Net-zero nation: HVAC and PV systems for residential net-zero energy buildings across the United States

摘要

This study compared the energy performance and initial cost of photovoltaic (PV) and heating, ventilating, and air-conditioning (HVAC) equipment for a residential net-zero energy building (NZEB) in different climate zones across the United States. We used an experimentally validated building simulation model to evaluate various electrically-powered and commercially-available HVAC technologies. The HVAC accounted for 23.8% to 72.9% of the total building energy depending on the HVAC option and climate zone. Each HVAC configuration was paired with a PV system sized to exactly reach the net-zero energy target, so the economics were compared based on the initial PV + HVAC cost.

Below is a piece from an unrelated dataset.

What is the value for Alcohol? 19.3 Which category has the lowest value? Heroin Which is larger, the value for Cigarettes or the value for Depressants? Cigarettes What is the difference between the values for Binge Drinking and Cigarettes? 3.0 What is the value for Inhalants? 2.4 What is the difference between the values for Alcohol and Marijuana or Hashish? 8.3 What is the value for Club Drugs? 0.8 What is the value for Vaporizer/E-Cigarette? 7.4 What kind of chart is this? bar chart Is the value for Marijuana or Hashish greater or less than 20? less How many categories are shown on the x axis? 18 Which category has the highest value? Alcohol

Mechanical ventilation was considered with and without heat recovery; the heat recovery ventilator (HRV) saved a significant amount of energy in cold winter months and hot summer months, and the energy recovery ventilator (ERV) provided additional benefit for humid zones. The HRV was cost-effective in the cold northern latitudes of Chicago, Minneapolis, Helena, and Duluth, where energy savings reached 17.3% to 19.7%. In other climates, ventilation without recovery was more cost effective, by 1% to 9%, and sometimes even more energy efficient. The ERV was never the lowest cost option. A ground-source heat pump (GSHP) and an air-source heat pump (ASHP) were compared, with the GSHP providing significant energy savings, 24.3% to 39.2%, in heating-dominated climates (Chicago through Duluth). In warmer climates, the GSHP saved little energy or used more energy than the ASHP. The PV + HVAC cost was lower everywhere with the ASHP, though it is possible for colder climates that a carefully sized GSHP and ground loop could be cost competitive. The energy and cost data as well as the required PV capacity could guide HVAC and PV designs for residential NZEBs in different climate zones.